THE PROBLEM
Turn every line of the listing below into a Markdown table with the columns "No." and "Text", numbering the rows and skipping blank lines. Leave the pictures out of the table.
begin DATASET RECORDS
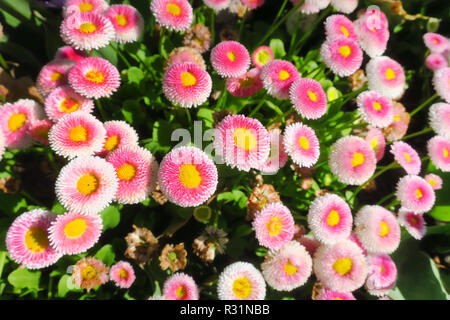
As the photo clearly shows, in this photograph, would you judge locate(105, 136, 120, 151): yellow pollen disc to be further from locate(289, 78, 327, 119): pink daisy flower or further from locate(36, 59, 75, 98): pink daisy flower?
locate(289, 78, 327, 119): pink daisy flower

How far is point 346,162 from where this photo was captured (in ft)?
4.79

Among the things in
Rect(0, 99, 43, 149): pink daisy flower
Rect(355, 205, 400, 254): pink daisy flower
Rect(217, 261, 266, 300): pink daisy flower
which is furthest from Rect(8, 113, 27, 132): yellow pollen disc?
Rect(355, 205, 400, 254): pink daisy flower

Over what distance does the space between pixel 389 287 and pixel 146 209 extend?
131 centimetres

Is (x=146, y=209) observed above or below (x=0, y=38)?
below

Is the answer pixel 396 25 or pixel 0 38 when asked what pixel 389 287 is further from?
pixel 0 38

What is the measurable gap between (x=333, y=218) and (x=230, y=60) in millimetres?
853

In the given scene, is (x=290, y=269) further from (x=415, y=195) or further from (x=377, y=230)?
(x=415, y=195)

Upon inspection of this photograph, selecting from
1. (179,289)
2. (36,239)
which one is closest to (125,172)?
(36,239)

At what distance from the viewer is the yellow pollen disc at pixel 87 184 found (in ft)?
3.64

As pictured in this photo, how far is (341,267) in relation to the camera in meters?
1.37

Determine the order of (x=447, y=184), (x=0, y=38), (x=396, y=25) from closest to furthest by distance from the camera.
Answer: (x=0, y=38)
(x=447, y=184)
(x=396, y=25)

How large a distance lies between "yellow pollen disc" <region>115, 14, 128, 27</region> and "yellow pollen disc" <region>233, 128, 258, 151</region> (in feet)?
2.64

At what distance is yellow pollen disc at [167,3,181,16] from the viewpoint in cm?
end DATASET RECORDS
COMPLETE RESPONSE
| No. | Text |
|---|---|
| 1 | As the photo clearly shows, in this photograph, would you judge locate(105, 136, 120, 151): yellow pollen disc to be further from locate(289, 78, 327, 119): pink daisy flower or further from locate(36, 59, 75, 98): pink daisy flower? |
| 2 | locate(289, 78, 327, 119): pink daisy flower |
| 3 | How far is point 346,162 from where this photo was captured (in ft)? |
| 4 | 4.79 |
| 5 | Among the things in |
| 6 | Rect(0, 99, 43, 149): pink daisy flower |
| 7 | Rect(355, 205, 400, 254): pink daisy flower |
| 8 | Rect(217, 261, 266, 300): pink daisy flower |
| 9 | which is furthest from Rect(8, 113, 27, 132): yellow pollen disc? |
| 10 | Rect(355, 205, 400, 254): pink daisy flower |
| 11 | Over what distance does the space between pixel 389 287 and pixel 146 209 extend? |
| 12 | 131 centimetres |
| 13 | Is (x=146, y=209) observed above or below (x=0, y=38)? |
| 14 | below |
| 15 | Is the answer pixel 396 25 or pixel 0 38 when asked what pixel 389 287 is further from? |
| 16 | pixel 0 38 |
| 17 | What is the measurable gap between (x=333, y=218) and (x=230, y=60) in millimetres? |
| 18 | 853 |
| 19 | In the given scene, is (x=290, y=269) further from (x=415, y=195) or further from (x=377, y=230)? |
| 20 | (x=415, y=195) |
| 21 | Upon inspection of this photograph, selecting from |
| 22 | 1. (179,289) |
| 23 | 2. (36,239) |
| 24 | which one is closest to (125,172)? |
| 25 | (36,239) |
| 26 | At what distance from the viewer is the yellow pollen disc at pixel 87 184 found (in ft)? |
| 27 | 3.64 |
| 28 | As pictured in this photo, how far is (341,267) in relation to the camera in meters? |
| 29 | 1.37 |
| 30 | Determine the order of (x=447, y=184), (x=0, y=38), (x=396, y=25) from closest to furthest by distance from the camera. |
| 31 | Answer: (x=0, y=38) |
| 32 | (x=447, y=184) |
| 33 | (x=396, y=25) |
| 34 | How large a distance lies between "yellow pollen disc" <region>115, 14, 128, 27</region> and "yellow pollen disc" <region>233, 128, 258, 151</region> (in feet)? |
| 35 | 2.64 |
| 36 | At what distance is yellow pollen disc at [167,3,181,16] from the viewpoint in cm? |